**Records for the exercise**
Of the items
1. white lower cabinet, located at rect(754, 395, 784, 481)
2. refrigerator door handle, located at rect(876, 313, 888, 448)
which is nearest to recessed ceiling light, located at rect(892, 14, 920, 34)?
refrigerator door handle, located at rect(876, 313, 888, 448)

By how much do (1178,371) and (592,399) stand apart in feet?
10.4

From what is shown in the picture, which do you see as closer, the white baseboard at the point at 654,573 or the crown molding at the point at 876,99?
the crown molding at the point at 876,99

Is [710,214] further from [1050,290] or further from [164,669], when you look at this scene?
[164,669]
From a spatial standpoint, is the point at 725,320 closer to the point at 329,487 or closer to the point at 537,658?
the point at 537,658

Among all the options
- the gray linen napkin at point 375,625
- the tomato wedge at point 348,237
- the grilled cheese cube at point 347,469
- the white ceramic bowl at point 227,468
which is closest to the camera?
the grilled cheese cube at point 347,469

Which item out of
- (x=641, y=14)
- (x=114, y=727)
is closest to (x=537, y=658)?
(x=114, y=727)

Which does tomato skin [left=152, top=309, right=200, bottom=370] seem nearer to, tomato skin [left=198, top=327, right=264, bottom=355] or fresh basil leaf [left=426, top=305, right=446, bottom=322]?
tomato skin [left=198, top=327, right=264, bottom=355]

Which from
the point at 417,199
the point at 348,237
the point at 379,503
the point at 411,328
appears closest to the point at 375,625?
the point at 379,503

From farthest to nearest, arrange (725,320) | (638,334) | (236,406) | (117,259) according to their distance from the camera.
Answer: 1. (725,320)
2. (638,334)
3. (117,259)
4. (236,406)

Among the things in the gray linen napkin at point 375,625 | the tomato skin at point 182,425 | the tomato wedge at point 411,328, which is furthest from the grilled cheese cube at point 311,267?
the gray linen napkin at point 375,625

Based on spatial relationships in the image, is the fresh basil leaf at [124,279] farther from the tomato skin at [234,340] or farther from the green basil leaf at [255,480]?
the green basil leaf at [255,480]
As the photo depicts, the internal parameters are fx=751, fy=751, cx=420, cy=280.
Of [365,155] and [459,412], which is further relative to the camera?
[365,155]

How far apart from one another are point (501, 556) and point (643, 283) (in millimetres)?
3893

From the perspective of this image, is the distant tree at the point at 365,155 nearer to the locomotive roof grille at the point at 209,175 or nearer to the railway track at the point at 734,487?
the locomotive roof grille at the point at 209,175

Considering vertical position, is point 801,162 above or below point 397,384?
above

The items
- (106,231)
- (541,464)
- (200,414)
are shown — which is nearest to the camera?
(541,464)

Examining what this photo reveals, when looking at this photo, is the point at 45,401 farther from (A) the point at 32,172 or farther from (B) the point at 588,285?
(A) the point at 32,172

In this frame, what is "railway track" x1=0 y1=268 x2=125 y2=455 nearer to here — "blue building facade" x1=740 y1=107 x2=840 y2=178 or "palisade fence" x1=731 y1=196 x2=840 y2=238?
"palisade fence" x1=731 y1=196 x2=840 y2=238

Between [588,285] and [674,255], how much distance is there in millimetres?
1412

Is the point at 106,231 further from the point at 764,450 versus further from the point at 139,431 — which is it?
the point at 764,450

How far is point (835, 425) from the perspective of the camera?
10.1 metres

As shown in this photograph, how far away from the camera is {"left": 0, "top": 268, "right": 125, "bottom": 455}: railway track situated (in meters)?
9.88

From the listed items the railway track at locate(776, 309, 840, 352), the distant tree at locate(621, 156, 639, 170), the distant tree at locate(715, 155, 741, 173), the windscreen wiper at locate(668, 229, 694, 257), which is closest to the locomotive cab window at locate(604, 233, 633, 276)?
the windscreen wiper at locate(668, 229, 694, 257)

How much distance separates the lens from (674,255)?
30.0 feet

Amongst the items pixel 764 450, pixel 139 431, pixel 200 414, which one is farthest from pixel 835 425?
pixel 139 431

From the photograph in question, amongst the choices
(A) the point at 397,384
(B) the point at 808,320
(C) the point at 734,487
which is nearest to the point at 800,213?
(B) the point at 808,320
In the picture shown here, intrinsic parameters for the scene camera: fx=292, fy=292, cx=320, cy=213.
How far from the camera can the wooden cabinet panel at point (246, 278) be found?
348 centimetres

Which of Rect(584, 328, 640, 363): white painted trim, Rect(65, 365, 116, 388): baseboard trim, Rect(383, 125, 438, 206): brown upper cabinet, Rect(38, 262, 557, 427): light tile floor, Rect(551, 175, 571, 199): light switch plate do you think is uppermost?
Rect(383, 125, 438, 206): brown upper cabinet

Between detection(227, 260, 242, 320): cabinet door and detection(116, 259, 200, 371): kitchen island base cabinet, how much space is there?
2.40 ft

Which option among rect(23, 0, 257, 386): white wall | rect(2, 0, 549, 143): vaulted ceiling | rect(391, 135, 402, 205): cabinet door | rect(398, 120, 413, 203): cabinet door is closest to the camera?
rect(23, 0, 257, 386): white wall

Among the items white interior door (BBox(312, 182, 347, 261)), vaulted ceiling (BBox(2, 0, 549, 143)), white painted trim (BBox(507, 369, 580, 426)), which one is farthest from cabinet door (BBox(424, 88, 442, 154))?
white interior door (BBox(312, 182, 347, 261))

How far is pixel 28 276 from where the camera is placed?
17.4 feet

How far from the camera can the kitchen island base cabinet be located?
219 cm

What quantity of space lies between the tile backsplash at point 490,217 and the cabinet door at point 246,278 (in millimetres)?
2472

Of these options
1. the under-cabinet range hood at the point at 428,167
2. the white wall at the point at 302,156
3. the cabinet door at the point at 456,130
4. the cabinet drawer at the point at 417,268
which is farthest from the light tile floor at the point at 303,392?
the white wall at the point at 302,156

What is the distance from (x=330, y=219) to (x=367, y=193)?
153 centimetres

**Goal**
Copy the items from the first line through the line containing "which is nearest to recessed", putting "found" in place of every "located" and leaving everything else as it is.

**Task solution**
Of the items
1. white lower cabinet, found at rect(754, 395, 784, 481)
2. refrigerator door handle, found at rect(876, 313, 888, 448)
which is nearest to recessed ceiling light, found at rect(892, 14, 920, 34)?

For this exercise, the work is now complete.